(PROBLEM): Reproduce each of the following entries verbatim, without alteration.

(INPUT ROWS):
■ ■ ■ ■ ■
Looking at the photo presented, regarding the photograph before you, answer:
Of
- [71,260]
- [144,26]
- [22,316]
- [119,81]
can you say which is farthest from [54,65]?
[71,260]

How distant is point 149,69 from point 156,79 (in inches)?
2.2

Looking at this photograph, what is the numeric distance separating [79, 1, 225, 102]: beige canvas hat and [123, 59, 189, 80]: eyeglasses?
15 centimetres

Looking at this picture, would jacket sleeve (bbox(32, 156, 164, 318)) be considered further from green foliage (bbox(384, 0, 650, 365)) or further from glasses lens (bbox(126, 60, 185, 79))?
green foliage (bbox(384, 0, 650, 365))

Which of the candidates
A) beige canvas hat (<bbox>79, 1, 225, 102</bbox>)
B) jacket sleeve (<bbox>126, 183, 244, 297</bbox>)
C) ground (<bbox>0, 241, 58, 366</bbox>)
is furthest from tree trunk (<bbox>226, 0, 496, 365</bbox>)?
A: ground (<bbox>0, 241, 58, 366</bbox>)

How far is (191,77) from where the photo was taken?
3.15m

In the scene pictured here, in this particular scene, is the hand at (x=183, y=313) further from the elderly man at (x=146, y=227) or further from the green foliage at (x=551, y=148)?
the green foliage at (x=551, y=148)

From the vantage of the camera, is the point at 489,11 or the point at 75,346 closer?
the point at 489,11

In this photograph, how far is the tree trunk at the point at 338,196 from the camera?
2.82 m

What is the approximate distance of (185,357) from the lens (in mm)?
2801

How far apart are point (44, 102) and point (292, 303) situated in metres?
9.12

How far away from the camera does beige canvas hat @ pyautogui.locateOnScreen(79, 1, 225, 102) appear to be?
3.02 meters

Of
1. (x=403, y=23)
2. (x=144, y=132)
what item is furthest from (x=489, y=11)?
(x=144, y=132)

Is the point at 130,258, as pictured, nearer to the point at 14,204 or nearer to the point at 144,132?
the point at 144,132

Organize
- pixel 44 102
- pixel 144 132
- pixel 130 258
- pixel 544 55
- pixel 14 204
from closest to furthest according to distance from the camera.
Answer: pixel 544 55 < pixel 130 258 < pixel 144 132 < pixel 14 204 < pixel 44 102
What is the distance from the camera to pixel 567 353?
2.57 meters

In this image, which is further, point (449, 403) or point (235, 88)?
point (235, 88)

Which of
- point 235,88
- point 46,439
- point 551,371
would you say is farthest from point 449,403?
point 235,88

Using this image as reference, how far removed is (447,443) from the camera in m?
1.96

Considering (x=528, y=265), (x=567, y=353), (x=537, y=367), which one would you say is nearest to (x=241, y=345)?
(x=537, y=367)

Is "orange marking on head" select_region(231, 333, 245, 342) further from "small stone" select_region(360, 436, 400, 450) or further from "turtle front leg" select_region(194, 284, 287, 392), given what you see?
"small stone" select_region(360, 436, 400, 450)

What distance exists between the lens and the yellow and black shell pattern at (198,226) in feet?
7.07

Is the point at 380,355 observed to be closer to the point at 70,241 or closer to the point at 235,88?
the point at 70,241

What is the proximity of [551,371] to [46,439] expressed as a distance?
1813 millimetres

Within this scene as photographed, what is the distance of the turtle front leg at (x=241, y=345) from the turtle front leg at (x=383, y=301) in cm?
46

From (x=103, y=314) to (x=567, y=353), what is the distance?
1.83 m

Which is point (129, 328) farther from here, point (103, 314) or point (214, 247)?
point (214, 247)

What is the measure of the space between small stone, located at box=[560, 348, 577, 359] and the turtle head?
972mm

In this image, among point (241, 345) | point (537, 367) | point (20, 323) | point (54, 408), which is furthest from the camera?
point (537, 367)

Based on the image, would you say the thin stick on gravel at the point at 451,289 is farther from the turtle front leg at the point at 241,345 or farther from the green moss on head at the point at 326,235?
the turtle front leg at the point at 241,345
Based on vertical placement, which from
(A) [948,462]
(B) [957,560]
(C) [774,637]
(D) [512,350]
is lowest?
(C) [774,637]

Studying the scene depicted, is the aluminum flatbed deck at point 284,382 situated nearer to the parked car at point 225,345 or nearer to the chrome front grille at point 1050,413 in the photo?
■ ■ ■ ■ ■
(EXPECTED OUTPUT):
Looking at the photo presented, regarding the photograph before you, answer:
Of
- [71,260]
- [144,26]
- [22,316]
- [119,81]
can you say which is farthest from [54,65]?
[71,260]

How distant is point 149,69 from point 156,79 (in inches)?
2.2

Looking at this photograph, what is the numeric distance separating [79, 1, 225, 102]: beige canvas hat and [123, 59, 189, 80]: eyeglasses?
15 centimetres

Looking at this picture, would jacket sleeve (bbox(32, 156, 164, 318)) be considered further from green foliage (bbox(384, 0, 650, 365)) or further from glasses lens (bbox(126, 60, 185, 79))?
green foliage (bbox(384, 0, 650, 365))

Which of the candidates
A) beige canvas hat (<bbox>79, 1, 225, 102</bbox>)
B) jacket sleeve (<bbox>126, 183, 244, 297</bbox>)
C) ground (<bbox>0, 241, 58, 366</bbox>)
is furthest from tree trunk (<bbox>226, 0, 496, 365</bbox>)?
A: ground (<bbox>0, 241, 58, 366</bbox>)

How far is (191,77) from where the photo was taken?
3.15m

In the scene pictured here, in this particular scene, is the hand at (x=183, y=313) further from the elderly man at (x=146, y=227) or further from the green foliage at (x=551, y=148)?
the green foliage at (x=551, y=148)

From the vantage of the camera, is the point at 489,11 or the point at 75,346 closer?
the point at 489,11

In this photograph, how far is the tree trunk at the point at 338,196 from the camera?
2.82 m

What is the approximate distance of (185,357) from the lens (in mm)?
2801

How far apart are point (44, 102) and point (292, 303) situated in metres?
9.12

How far away from the camera does beige canvas hat @ pyautogui.locateOnScreen(79, 1, 225, 102) appear to be?
3.02 meters

Of
1. (x=403, y=23)
2. (x=144, y=132)
what item is furthest from (x=489, y=11)?
(x=144, y=132)

Is the point at 130,258, as pictured, nearer to the point at 14,204 or nearer to the point at 144,132?
the point at 144,132

Organize
- pixel 44 102
- pixel 144 132
- pixel 130 258
- pixel 544 55
- pixel 14 204
from closest to furthest according to distance from the camera.
Answer: pixel 544 55 < pixel 130 258 < pixel 144 132 < pixel 14 204 < pixel 44 102
What is the distance from the camera to pixel 567 353?
2.57 meters

In this image, which is further, point (449, 403) or point (235, 88)?
point (235, 88)

Which of
- point 235,88
- point 46,439
- point 551,371
would you say is farthest from point 449,403?
point 235,88

Using this image as reference, how far removed is (447,443) from the camera in m?
1.96

Considering (x=528, y=265), (x=567, y=353), (x=537, y=367), which one would you say is nearest to (x=241, y=345)?
(x=537, y=367)

Is "orange marking on head" select_region(231, 333, 245, 342) further from "small stone" select_region(360, 436, 400, 450) or further from "turtle front leg" select_region(194, 284, 287, 392), given what you see?
"small stone" select_region(360, 436, 400, 450)

What distance exists between the lens and the yellow and black shell pattern at (198,226) in feet?
7.07

Is the point at 380,355 observed to be closer to the point at 70,241 or closer to the point at 235,88?
the point at 70,241

What is the proximity of [551,371] to [46,439] expressed as a distance?
1813 millimetres

Within this scene as photographed, what is the distance of the turtle front leg at (x=241, y=345) from the turtle front leg at (x=383, y=301) in cm?
46

From (x=103, y=314) to (x=567, y=353), what is the distance?
1.83 m

Which is point (129, 328) farther from here, point (103, 314) or point (214, 247)?
point (214, 247)

What is the measure of the space between small stone, located at box=[560, 348, 577, 359] and the turtle head?
972mm

In this image, among point (241, 345) | point (537, 367) | point (20, 323) | point (54, 408), which is furthest from the camera?
point (537, 367)

Based on the image, would you say the thin stick on gravel at the point at 451,289 is farther from the turtle front leg at the point at 241,345 or farther from the green moss on head at the point at 326,235?
the turtle front leg at the point at 241,345
Based on vertical placement, which from
(A) [948,462]
(B) [957,560]
(C) [774,637]
(D) [512,350]
is lowest?
(C) [774,637]

Studying the scene depicted, is the aluminum flatbed deck at point 284,382 situated nearer to the parked car at point 225,345 or nearer to the chrome front grille at point 1050,413 in the photo?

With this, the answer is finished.